» **Stated problem**: Rewrite the data below as a numbered list with one line per item, and drop any blank lines.

» **The input**:
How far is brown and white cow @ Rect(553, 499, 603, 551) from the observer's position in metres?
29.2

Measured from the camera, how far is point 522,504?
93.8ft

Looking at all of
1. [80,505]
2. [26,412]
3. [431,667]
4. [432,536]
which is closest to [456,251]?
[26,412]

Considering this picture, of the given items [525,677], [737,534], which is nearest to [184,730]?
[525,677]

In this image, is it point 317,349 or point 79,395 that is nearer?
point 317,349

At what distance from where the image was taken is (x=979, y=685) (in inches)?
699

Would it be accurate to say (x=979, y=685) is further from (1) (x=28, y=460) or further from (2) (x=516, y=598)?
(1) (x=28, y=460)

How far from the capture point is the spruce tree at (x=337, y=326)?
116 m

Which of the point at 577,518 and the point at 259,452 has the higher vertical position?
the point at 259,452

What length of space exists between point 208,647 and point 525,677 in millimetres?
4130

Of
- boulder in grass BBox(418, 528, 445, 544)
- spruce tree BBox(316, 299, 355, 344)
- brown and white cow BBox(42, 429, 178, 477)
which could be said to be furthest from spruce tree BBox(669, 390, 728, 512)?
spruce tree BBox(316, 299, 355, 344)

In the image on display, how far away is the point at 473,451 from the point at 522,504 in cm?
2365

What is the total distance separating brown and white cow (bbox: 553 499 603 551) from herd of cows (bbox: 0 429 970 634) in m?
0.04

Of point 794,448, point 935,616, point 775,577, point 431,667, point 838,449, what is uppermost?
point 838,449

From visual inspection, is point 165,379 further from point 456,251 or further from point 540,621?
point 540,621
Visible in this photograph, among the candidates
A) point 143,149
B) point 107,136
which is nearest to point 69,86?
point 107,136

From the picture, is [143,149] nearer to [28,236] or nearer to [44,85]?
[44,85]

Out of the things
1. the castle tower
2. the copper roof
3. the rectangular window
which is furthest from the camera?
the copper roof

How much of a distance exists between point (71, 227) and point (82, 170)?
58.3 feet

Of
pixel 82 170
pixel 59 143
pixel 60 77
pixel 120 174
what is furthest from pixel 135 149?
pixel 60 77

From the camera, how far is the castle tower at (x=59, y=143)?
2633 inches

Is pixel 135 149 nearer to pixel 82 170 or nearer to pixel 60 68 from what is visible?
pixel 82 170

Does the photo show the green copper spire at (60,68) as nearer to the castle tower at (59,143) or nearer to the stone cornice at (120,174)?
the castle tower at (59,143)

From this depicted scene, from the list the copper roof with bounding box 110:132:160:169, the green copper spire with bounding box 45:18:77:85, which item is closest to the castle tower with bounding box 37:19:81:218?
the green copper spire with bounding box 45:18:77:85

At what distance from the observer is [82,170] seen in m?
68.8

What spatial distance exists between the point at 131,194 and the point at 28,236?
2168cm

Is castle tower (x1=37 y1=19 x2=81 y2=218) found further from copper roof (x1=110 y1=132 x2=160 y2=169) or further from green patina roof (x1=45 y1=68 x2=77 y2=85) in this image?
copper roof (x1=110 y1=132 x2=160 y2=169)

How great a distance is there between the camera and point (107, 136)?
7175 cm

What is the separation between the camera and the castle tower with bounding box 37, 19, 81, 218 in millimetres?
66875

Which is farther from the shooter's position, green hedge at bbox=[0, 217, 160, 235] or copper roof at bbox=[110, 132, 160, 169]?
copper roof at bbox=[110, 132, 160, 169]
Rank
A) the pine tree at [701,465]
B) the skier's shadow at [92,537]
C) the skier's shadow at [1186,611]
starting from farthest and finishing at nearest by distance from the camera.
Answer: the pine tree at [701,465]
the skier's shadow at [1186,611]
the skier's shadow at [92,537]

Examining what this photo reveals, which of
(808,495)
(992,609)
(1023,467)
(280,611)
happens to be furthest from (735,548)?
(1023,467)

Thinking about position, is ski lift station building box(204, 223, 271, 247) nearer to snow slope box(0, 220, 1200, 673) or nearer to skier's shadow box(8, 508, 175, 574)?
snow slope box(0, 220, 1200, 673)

» **Correct result**:
1. How far is brown and white cow @ Rect(553, 499, 603, 551) from the observer's position in metres?
2. 29.2
3. Measured from the camera, how far is point 522,504?
4. 93.8ft
5. Looking at all of
6. 1. [80,505]
7. 2. [26,412]
8. 3. [431,667]
9. 4. [432,536]
10. which is closest to [456,251]?
11. [26,412]
12. Considering this picture, of the given items [525,677], [737,534], which is nearest to [184,730]?
13. [525,677]
14. In this image, is it point 317,349 or point 79,395 that is nearer?
15. point 317,349
16. At what distance from where the image was taken is (x=979, y=685) (in inches)?
17. 699
18. Would it be accurate to say (x=979, y=685) is further from (1) (x=28, y=460) or further from (2) (x=516, y=598)?
19. (1) (x=28, y=460)
20. How far from the capture point is the spruce tree at (x=337, y=326)?
21. 116 m
22. Which of the point at 577,518 and the point at 259,452 has the higher vertical position?
23. the point at 259,452
24. What length of space exists between point 208,647 and point 525,677 in millimetres?
25. 4130
26. Of
27. - boulder in grass BBox(418, 528, 445, 544)
28. - spruce tree BBox(316, 299, 355, 344)
29. - brown and white cow BBox(42, 429, 178, 477)
30. which could be said to be furthest from spruce tree BBox(669, 390, 728, 512)?
31. spruce tree BBox(316, 299, 355, 344)
32. In the image on display, how far away is the point at 473,451 from the point at 522,504 in cm?
33. 2365
34. What is the total distance separating brown and white cow (bbox: 553 499 603 551) from herd of cows (bbox: 0 429 970 634) in m?
35. 0.04
36. Of point 794,448, point 935,616, point 775,577, point 431,667, point 838,449, what is uppermost?
37. point 838,449
38. From visual inspection, is point 165,379 further from point 456,251 or further from point 540,621?
39. point 540,621
40. Visible in this photograph, among the candidates
41. A) point 143,149
42. B) point 107,136
43. which is nearest to point 69,86?
44. point 107,136
45. From the picture, is [143,149] nearer to [28,236] or nearer to [44,85]?
46. [44,85]
47. Out of the things
48. 1. the castle tower
49. 2. the copper roof
50. 3. the rectangular window
51. which is furthest from the camera?
52. the copper roof
53. How much of a distance exists between point (71, 227) and point (82, 170)?
54. 58.3 feet
55. Of
56. pixel 82 170
57. pixel 59 143
58. pixel 60 77
59. pixel 120 174
60. what is furthest from pixel 135 149?
61. pixel 60 77
62. From the camera, how far is the castle tower at (x=59, y=143)?
63. 2633 inches
64. Is pixel 135 149 nearer to pixel 82 170 or nearer to pixel 60 68 from what is visible?
65. pixel 82 170
66. Does the photo show the green copper spire at (60,68) as nearer to the castle tower at (59,143) or nearer to the stone cornice at (120,174)?
67. the castle tower at (59,143)
68. From this depicted scene, from the list the copper roof with bounding box 110:132:160:169, the green copper spire with bounding box 45:18:77:85, which item is closest to the castle tower with bounding box 37:19:81:218?
69. the green copper spire with bounding box 45:18:77:85
70. At what distance from the observer is [82,170] seen in m?
71. 68.8
72. What spatial distance exists between the point at 131,194 and the point at 28,236?
73. 2168cm
74. Is castle tower (x1=37 y1=19 x2=81 y2=218) found further from copper roof (x1=110 y1=132 x2=160 y2=169) or further from green patina roof (x1=45 y1=68 x2=77 y2=85) in this image?
75. copper roof (x1=110 y1=132 x2=160 y2=169)
76. How great a distance is there between the camera and point (107, 136)?
77. 7175 cm
78. What is the separation between the camera and the castle tower with bounding box 37, 19, 81, 218 in millimetres?
79. 66875
80. Which is farther from the shooter's position, green hedge at bbox=[0, 217, 160, 235] or copper roof at bbox=[110, 132, 160, 169]?
81. copper roof at bbox=[110, 132, 160, 169]
82. Rank
83. A) the pine tree at [701,465]
84. B) the skier's shadow at [92,537]
85. C) the skier's shadow at [1186,611]
86. starting from farthest and finishing at nearest by distance from the camera.
87. Answer: the pine tree at [701,465]
88. the skier's shadow at [1186,611]
89. the skier's shadow at [92,537]
90. Examining what this photo reveals, which of
91. (808,495)
92. (992,609)
93. (1023,467)
94. (280,611)
95. happens to be furthest from (735,548)?
96. (1023,467)
97. Thinking about position, is ski lift station building box(204, 223, 271, 247) nearer to snow slope box(0, 220, 1200, 673) or nearer to skier's shadow box(8, 508, 175, 574)?
98. snow slope box(0, 220, 1200, 673)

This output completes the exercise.